Molenbeek veut se séparer de son image de commune parmi les plus pauvres de la Belgique et mise sur les artistes pour redorer son image.
Molenbeek veut se séparer de son image de commune parmi les plus pauvres de la Belgique et mise sur les artistes pour redorer son image. © AFP / Emmanuel DUNAND

À Molenbeek, les habitants ne sont pas forcément au courant de la visite d'Emmanuel Macron, mais ils lui souhaitent en tout cas la bienvenue. Pour ceux qui y vivent, la "mauvaise image de Molenbeek, c'est du passé"

Le Président français doit visiter La Vallée, une ancienne blanchisserie industrielle devenue espace de travail partagé pour des créateurs et des artistes. L'objectif est clair : donner une autre image de Molenbeek, nommée “fief des djihadistes” depuis les attentats de 2015 et 2016.
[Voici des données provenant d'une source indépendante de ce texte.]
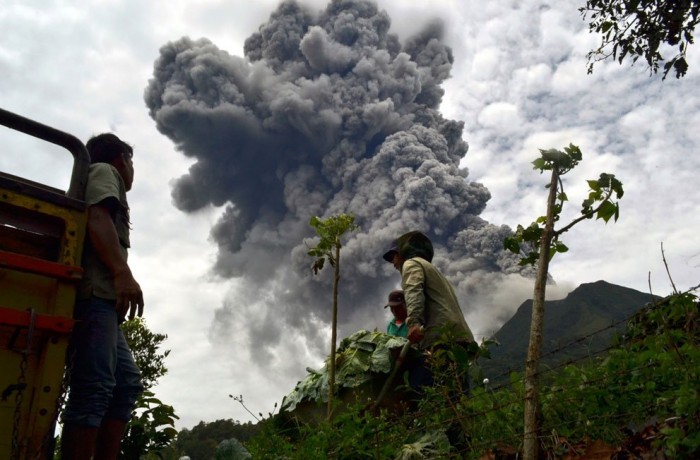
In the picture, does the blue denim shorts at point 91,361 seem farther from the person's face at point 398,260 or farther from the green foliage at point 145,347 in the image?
the green foliage at point 145,347

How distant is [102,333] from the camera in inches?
96.2

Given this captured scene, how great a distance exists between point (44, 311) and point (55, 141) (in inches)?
30.5

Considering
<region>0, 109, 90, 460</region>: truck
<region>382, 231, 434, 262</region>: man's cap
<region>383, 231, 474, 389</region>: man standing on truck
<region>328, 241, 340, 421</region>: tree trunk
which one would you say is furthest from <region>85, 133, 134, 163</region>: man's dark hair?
<region>382, 231, 434, 262</region>: man's cap

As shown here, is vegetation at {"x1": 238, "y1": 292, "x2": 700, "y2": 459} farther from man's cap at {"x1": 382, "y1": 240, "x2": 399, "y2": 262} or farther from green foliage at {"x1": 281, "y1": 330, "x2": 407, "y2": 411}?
man's cap at {"x1": 382, "y1": 240, "x2": 399, "y2": 262}

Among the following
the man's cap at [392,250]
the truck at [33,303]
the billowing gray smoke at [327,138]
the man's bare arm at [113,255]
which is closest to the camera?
the truck at [33,303]

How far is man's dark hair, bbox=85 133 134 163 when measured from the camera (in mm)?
3100

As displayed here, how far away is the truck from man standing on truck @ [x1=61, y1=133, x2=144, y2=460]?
156 millimetres

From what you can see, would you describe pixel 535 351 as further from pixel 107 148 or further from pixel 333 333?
pixel 107 148

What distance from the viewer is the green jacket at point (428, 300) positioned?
4410 mm

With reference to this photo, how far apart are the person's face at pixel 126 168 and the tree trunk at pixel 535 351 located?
7.25 ft

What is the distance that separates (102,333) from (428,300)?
276 cm

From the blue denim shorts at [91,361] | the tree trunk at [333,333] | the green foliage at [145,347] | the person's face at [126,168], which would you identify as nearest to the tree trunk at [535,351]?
the tree trunk at [333,333]

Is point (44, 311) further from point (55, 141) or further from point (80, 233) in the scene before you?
point (55, 141)

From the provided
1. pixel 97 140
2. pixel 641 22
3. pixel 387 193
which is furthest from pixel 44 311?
pixel 387 193
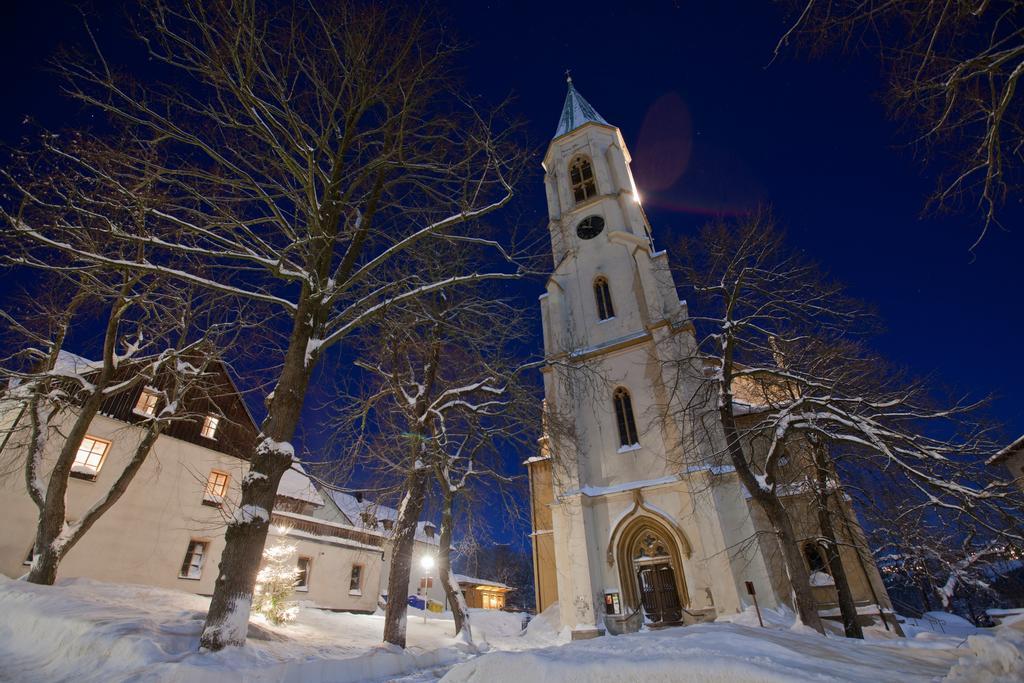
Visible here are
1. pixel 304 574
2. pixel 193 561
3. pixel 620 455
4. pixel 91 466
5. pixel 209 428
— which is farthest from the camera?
pixel 304 574

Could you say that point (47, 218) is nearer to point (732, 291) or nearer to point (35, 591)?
point (35, 591)

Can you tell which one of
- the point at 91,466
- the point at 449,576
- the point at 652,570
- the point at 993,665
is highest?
the point at 91,466

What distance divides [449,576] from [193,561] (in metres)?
12.1

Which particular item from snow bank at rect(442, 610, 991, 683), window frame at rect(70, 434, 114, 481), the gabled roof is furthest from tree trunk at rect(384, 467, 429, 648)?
the gabled roof

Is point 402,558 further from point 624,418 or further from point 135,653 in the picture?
point 624,418

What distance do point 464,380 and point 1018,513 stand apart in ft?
40.4

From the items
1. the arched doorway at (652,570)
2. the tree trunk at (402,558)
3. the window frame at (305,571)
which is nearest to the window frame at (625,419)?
the arched doorway at (652,570)

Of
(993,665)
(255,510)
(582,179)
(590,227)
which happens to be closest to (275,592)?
(255,510)

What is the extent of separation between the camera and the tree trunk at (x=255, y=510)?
5.14 meters

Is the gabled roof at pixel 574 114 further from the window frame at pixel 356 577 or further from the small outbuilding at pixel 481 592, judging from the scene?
the small outbuilding at pixel 481 592

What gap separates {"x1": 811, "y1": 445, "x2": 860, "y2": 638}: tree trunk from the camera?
1237 cm

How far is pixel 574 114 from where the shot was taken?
103ft

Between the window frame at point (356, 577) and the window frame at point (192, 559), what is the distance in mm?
7919

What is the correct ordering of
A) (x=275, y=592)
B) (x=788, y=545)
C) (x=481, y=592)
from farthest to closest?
(x=481, y=592)
(x=275, y=592)
(x=788, y=545)
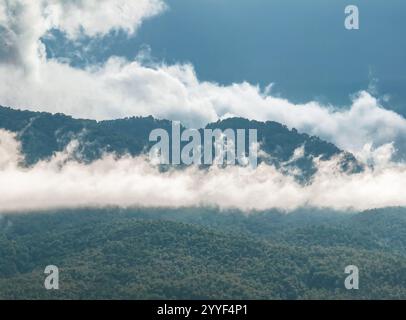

"Que le Président Macron ait cette image positive, c'est important, estime Pierre Pevet, le directeur de La Vallée. Mais il faut aussi que cette image se diffuse : "Que les populations et que tout le monde se rende compte que Molenbeek est positif, c'est ça qui est important".

De "fief des djihadistes" à "fief des artistes"

Avec également son musée 2.0, le Mima, Molenbeek, veut devenir un pôle culturel et majeur et redynamiser son activité, alors que c'est l'une des communes les plus pauvres du pays.

"Je vois ici un quartier familial avec un peu de pauvreté, un manque de diversité, clairement, explique Pierre Vallée, mais pas de problème de vie quotidienne".

“Fief des djihadistes” ou “fief des artistes” : Molenbeek tentera de changer de titre ce mardi.